Extracted records
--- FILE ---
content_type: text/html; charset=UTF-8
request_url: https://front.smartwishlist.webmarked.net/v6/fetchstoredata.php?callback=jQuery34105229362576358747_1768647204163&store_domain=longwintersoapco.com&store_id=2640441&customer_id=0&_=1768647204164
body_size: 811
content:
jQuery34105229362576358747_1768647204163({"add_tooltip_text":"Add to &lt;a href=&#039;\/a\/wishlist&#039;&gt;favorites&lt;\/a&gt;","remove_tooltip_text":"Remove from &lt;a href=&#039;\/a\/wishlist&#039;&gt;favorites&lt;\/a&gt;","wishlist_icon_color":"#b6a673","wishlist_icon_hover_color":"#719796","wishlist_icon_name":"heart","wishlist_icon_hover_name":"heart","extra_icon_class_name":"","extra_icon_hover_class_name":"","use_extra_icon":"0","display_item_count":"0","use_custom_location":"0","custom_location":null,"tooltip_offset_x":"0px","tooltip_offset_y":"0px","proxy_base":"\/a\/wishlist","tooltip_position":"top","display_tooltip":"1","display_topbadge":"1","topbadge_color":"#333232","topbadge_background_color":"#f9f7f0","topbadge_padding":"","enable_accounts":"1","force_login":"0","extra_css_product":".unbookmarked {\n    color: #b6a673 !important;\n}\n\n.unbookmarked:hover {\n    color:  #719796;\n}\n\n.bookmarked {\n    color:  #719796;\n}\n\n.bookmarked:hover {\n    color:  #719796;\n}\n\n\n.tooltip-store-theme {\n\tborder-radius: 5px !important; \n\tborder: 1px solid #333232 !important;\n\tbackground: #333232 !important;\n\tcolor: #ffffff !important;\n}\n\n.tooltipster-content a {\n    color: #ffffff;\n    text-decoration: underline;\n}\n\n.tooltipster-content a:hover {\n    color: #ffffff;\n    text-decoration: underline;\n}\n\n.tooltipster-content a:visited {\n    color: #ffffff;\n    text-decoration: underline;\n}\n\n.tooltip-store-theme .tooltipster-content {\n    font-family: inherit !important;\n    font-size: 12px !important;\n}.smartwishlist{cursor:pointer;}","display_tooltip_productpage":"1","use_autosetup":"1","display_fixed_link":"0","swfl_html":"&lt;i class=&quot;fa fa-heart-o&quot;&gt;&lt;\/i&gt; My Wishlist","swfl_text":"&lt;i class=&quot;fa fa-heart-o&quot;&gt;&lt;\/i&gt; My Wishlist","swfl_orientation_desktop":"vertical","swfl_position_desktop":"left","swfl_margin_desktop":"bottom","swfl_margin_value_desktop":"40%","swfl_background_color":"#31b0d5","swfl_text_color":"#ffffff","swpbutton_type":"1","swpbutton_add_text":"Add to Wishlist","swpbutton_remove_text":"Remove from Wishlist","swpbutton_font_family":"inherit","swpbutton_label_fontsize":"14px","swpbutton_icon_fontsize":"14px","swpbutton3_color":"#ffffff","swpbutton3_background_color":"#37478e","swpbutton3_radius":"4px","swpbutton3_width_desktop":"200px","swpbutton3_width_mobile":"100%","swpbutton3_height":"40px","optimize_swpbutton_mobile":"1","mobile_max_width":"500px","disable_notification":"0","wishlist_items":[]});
* * *
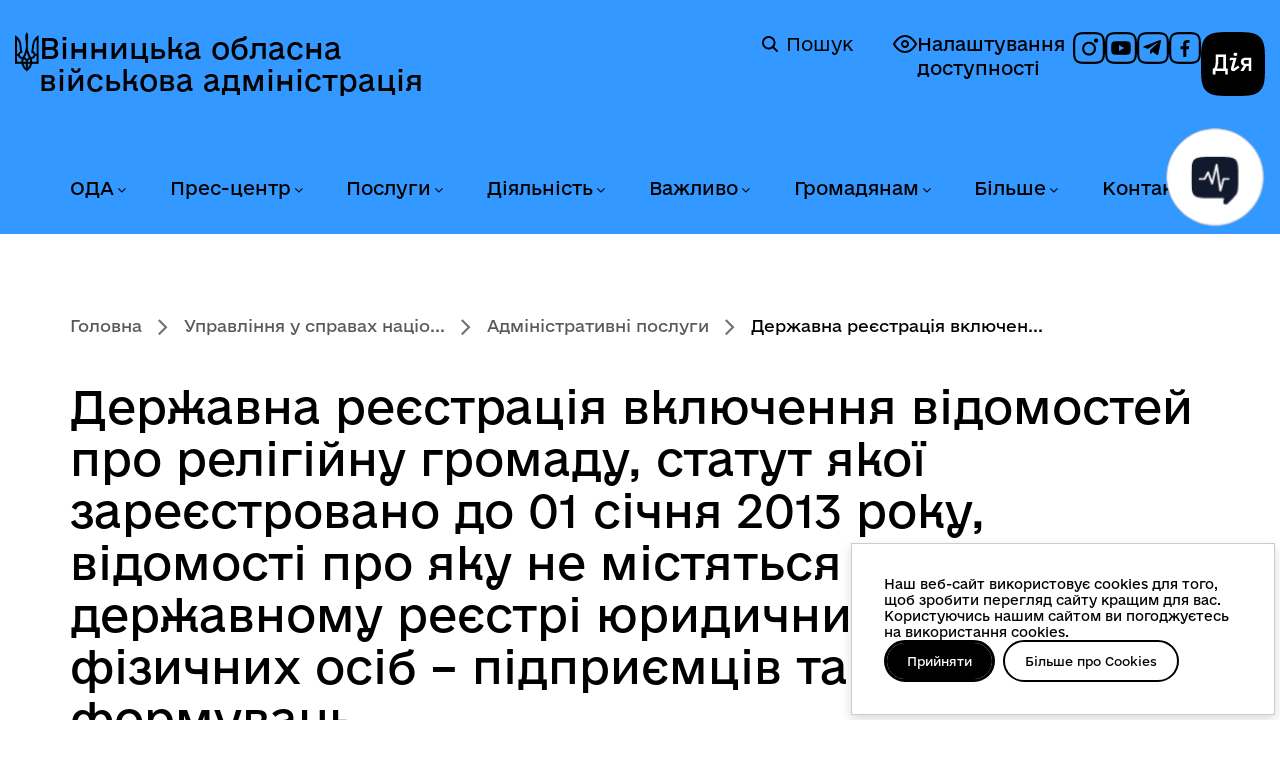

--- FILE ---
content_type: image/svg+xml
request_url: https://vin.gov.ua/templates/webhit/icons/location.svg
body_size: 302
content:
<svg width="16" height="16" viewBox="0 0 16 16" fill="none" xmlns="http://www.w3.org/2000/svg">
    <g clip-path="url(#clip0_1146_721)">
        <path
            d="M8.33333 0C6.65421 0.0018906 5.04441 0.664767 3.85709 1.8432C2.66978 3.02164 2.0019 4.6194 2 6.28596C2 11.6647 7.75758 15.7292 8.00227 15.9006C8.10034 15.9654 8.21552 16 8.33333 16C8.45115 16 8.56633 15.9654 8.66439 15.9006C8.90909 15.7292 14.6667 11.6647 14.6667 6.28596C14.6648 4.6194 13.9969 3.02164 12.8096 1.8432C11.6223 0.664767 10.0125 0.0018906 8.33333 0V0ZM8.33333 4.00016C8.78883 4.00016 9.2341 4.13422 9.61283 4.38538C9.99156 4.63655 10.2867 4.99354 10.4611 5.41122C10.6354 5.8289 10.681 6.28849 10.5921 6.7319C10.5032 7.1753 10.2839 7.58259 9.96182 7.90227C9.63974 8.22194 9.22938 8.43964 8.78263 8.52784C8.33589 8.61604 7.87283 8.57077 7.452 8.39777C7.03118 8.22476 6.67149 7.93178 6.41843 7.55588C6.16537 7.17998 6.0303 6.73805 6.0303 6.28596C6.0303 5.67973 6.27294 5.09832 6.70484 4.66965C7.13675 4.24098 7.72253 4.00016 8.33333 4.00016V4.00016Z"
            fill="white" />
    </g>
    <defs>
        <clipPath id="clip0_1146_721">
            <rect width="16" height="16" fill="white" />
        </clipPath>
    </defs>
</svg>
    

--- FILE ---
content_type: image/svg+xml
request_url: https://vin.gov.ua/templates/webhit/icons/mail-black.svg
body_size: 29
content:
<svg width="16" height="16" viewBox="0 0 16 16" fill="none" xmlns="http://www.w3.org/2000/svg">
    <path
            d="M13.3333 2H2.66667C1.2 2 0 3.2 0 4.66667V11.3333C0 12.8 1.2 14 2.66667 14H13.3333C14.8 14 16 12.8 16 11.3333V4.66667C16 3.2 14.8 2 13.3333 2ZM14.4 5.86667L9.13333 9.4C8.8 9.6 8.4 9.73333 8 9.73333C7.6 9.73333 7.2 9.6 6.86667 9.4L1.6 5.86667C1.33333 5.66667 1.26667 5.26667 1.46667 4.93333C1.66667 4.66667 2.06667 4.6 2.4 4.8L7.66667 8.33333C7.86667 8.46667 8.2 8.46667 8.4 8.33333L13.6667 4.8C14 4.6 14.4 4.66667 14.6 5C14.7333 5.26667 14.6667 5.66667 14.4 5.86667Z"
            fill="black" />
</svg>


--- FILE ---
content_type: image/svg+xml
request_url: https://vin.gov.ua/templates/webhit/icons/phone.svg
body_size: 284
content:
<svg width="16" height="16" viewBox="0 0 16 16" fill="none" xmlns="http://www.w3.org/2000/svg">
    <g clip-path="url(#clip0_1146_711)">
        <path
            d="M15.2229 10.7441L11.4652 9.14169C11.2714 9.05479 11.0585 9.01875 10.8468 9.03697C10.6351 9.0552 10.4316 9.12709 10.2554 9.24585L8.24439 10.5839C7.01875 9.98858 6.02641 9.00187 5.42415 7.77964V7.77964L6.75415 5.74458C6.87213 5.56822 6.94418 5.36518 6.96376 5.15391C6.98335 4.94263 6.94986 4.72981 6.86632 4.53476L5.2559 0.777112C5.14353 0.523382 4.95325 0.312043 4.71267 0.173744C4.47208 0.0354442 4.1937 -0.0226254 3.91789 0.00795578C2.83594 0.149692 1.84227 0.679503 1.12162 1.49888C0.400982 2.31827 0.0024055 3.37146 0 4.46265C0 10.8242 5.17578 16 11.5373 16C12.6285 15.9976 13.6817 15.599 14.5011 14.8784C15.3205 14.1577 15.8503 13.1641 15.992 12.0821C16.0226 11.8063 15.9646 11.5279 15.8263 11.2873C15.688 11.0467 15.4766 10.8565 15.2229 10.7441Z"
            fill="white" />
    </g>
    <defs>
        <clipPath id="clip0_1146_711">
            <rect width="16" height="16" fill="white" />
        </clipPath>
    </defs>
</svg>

▶ _Assignment_: Take from the entries every line that has the string "https".

▶ _Solution to the exercise_:
request_url: https://front.smartwishlist.webmarked.net/v6/fetchstoredata.php?callback=jQuery34105229362576358747_1768647204163&store_domain=longwintersoapco.com&store_id=2640441&customer_id=0&_=1768647204164
request_url: https://vin.gov.ua/templates/webhit/icons/location.svg
request_url: https://vin.gov.ua/templates/webhit/icons/mail-black.svg
request_url: https://vin.gov.ua/templates/webhit/icons/phone.svg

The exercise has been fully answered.